Isn't it just plausible that highly educated thinkers exist without three initials as a suffix to their name? That they know how to solder a plumbing joint, or poach an egg? That the mainstream is tired of being ridiculed from every side, every minority, every 'other' religion, walk-of-life, and 'new intellectual opinion? "Just accept us," they say. But its a never ending pursuit. An evangelization first to accept and then 'promote' different ideals until what we had is so eroded, so diluted that we are left standing and wondering where all the deriding by intellects have led us?

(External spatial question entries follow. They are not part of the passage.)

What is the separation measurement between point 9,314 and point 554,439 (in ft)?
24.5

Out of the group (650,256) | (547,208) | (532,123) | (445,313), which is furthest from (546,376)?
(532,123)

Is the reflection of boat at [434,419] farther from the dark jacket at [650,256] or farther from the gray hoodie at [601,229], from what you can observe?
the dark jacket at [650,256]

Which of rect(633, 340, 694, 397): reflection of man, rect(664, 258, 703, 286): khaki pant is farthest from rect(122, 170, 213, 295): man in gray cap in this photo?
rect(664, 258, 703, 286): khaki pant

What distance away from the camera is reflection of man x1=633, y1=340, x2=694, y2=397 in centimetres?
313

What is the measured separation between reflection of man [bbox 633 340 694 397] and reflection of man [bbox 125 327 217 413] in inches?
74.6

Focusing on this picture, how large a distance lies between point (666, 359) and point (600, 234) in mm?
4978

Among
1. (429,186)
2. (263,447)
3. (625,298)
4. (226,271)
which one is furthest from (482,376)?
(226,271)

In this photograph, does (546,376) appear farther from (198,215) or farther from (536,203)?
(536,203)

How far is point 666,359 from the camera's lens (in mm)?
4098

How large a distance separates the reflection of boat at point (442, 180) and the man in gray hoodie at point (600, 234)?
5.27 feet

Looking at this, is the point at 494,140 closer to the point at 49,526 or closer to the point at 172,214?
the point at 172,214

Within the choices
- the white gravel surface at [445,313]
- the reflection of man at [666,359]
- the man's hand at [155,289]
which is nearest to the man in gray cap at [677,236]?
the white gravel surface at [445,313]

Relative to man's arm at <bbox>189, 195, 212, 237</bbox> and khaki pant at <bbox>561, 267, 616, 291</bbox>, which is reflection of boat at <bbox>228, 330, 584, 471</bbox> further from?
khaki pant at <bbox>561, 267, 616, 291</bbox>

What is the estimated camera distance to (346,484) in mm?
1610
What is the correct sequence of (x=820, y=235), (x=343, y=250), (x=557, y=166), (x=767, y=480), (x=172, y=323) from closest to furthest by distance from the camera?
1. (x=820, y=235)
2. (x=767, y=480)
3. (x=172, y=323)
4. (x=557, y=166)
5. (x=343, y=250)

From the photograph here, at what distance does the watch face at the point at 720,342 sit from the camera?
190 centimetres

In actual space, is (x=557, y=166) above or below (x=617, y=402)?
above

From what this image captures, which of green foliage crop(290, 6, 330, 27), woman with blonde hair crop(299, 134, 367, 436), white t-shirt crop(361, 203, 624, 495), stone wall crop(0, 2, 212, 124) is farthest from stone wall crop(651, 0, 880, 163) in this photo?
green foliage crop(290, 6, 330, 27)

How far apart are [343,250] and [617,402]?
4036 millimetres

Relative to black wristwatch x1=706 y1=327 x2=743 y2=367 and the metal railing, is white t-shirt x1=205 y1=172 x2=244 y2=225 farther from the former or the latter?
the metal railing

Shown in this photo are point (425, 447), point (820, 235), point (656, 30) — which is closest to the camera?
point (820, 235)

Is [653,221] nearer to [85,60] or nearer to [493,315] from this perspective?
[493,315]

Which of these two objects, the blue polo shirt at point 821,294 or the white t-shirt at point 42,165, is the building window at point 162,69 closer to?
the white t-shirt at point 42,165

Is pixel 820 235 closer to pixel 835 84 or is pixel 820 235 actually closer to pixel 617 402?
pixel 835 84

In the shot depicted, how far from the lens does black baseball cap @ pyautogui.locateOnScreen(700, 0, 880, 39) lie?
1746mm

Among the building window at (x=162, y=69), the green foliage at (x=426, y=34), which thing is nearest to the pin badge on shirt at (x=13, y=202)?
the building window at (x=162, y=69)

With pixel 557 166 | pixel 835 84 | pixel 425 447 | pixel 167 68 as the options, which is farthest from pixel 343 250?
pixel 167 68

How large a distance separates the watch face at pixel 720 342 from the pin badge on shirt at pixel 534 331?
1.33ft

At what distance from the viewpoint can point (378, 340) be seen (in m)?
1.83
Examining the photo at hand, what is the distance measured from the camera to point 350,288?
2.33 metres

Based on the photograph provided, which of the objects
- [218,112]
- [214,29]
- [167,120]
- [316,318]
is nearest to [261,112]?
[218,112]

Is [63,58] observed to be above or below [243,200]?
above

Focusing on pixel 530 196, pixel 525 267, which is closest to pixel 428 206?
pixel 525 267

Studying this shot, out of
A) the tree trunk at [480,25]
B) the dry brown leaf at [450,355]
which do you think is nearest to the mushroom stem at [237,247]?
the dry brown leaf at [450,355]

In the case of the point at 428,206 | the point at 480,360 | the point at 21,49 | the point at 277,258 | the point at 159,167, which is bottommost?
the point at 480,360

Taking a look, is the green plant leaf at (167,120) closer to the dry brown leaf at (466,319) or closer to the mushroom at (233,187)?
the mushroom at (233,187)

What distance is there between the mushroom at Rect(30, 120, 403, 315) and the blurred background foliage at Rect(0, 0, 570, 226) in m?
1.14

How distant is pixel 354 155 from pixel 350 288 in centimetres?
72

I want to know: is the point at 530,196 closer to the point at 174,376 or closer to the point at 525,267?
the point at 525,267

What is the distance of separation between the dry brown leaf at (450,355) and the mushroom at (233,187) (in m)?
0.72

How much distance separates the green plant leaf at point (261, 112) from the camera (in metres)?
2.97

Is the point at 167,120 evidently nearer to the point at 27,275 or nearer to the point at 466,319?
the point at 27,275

Then, perhaps, maybe they're just upset when the 'elite' elect, those intellects who know finance and economy so much better than the rest of us imbeciles, that they are too big too fail. That they would endanger an entire country, and the greatest experiment in freedom to their ill-conceived design and greed (securitization of debt). Yet, the equity of the middle-class is swept into an enormous caldron of foreclosure and spoils of bankruptcy for the REIT's, the Berkshire Hathaways, bankers and brokers, essentially the wealthiest to pick over like vultures to a fresh slaughter.
Trump may be 'politically' wrong, but that could be what is so engaging about his ideas. Some may be so tired of being told to accept this deviant or that, then proselytized that it was never deviant at all; that we are deviant and have been all along, that the things Trump blurts out are what many are already thinking.
It seems like Mr. Putin has fared pretty well with his general bad-ass attitude. On a world stage of veritable hellions (Kim Jong-un, Zawahiri, Chavez, Baghdadi, Omar, etc.) I'm not sure I want to send an apologetic to represent me. He may be a Hellion (of sorts), but he's OUR hellion.